The House Judiciary Committee, under the leadership of Chairman Jim Sensenbrenner, will soon be holding a committee hearing on the issue of a federal media shield law. I can’t think of a more appropriate time to announce a hearing on this bill than during national "Sunshine Week," a week focused on the importance of preserving a free and independent press and the public’s right to know.

The Constitution of the United States reads, in part, "Congress shall make no law abridging the freedom…of the press." This freedom represents a bedrock of our democracy by ensuring a free flow of information to the public. But sadly this freedom is under attack.

Over the last few years, more than a dozen reporters have been issued subpoenas and questioned about confidential sources.  In response to this alarming trend, last year I introduced the Free Flow of Information Act (H.R. 581), a bill designed to protect a reporter’s right to keep sources confidential.

The Free Flow of Information Act strikes the proper balance between the public’s interest in the free dissemination of information and the public’s interest in effective law enforcement and the fair administration of justice.

American statesman and orator Daniel Webster wisely remarked, "The entire and absolute freedom of the press is essential to the preservation of government on the basis of a free constitution."

Senator Webster knew that the ability of reporters to protect the identity of sources and report appropriate information without fear of intimidation or imprisonment is a matter of consequence to all Americans.  Without such protection, many whistleblowers will refuse to step forward, and reporters will be disinclined to provide our constituents with information that it is important for them to know.

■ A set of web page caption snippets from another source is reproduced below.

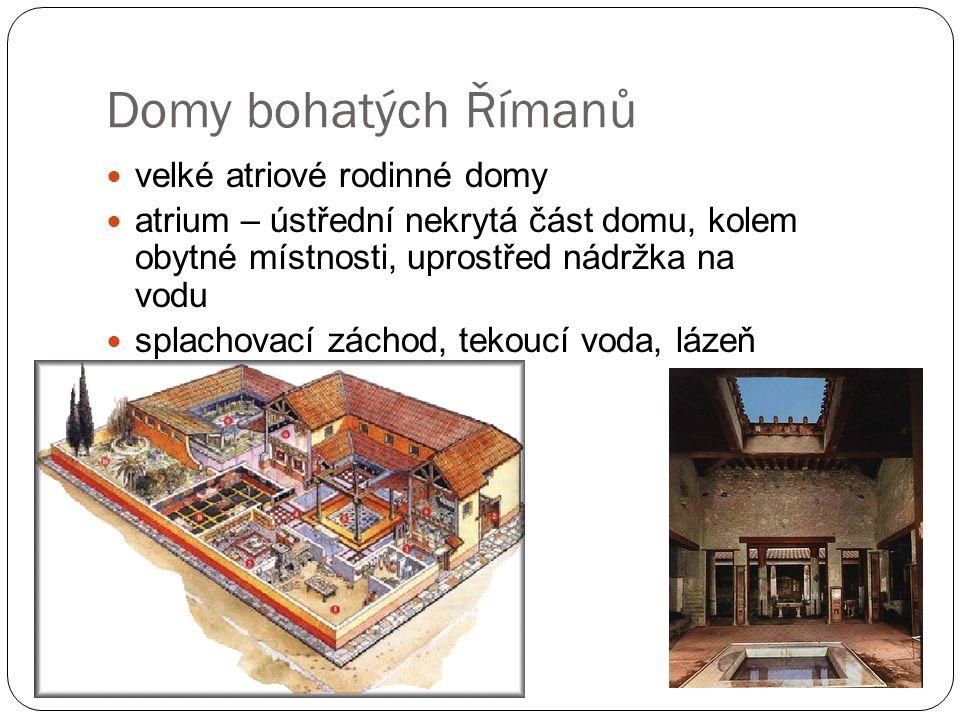Domy bohatých Římanů velké atriové rodinné domy atrium – ústřední nekrytá část domu, kolem obytné místnosti, uprostřed nádržka na vodu splachovací záchod, tekoucí voda, lázeň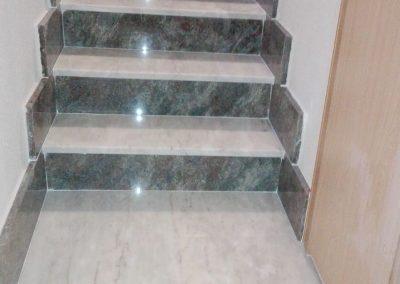 Escalera interior de granito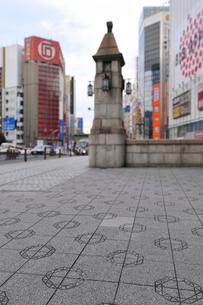 万世橋と秋葉原電気街の写真素材 [FYI01442427]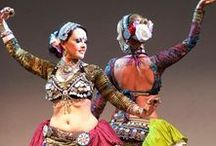 danse du belly / life is a dance!  belly dance, tribal, tribal fusion, vaudeville, performance, love.  costuming, tips, and more.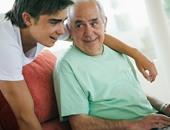 أعز الولد.. رعاية الحفيد تخفض خطر الشعور بالوحدة والعزلة الاجتماعية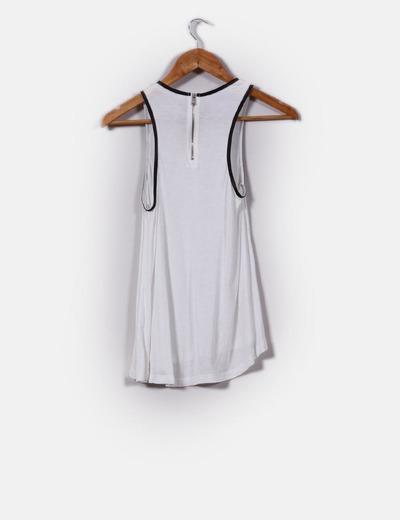 Zara Top branco com detalhes em pele sintética (desconto de 70%) - Micolet c7b749728dbb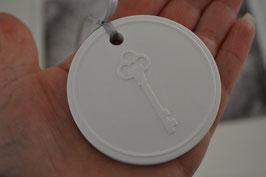 """Gastgeschenk """" Schlüssel zum Herz """" Anhänger Duft-Keramik"""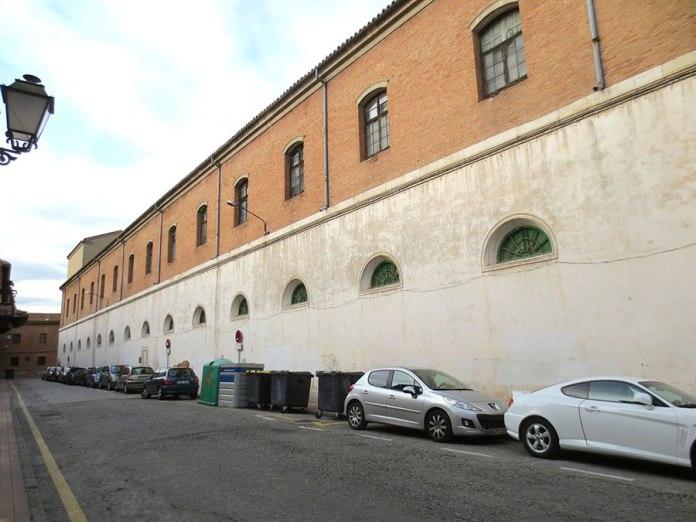 Vista de la fachada antes de la restauración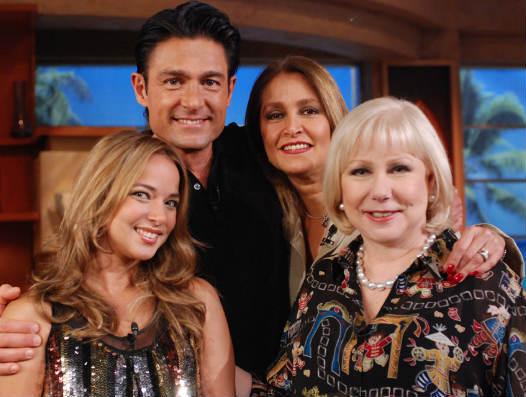 Fernando Colunga, Daniela Romo y Adamari Lopez en el Show de Cristina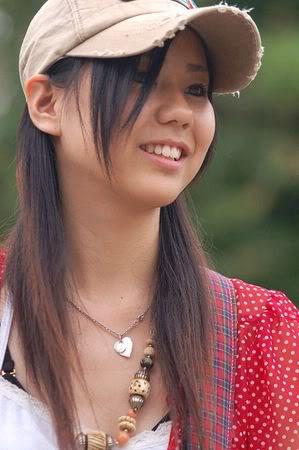 SCANDAL (JAPANESE BAND) Tomomi10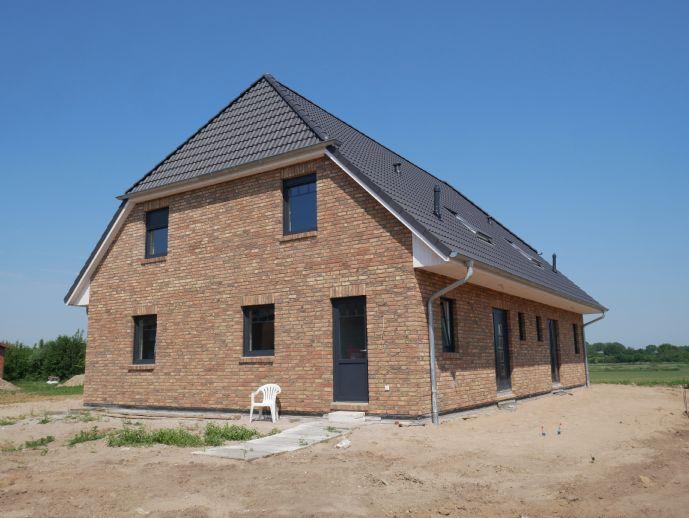 VERKAUFT! TOP Angebot! Neubau! Doppelhaushälfte mit Terrasse, auf Eigenland in zentraler Lage!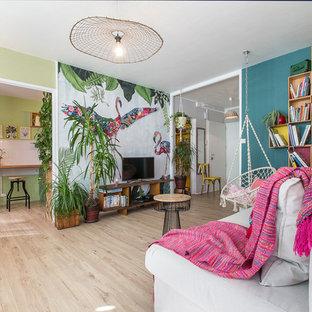Réalisation d'un salon ethnique de taille moyenne avec un mur multicolore et un sol en bois clair.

Promises of confidentiality are essential to the flow of information about the government to the public. The Free Flow of Information Act provides an appropriate approach and careful balance to ensuring that reporters may do their jobs while enabling legitimate law enforcement access to information.

I encourage my colleagues to cosponsor the Free Flow of Information Act and I commend House Judiciary Chairman Jim Sensenbrenner on his willingness to address this vital First Amendment issue and look forward to a vigorous debate in the House of Representatives.

Adapted from a floor speech delivered by Pence on March 14.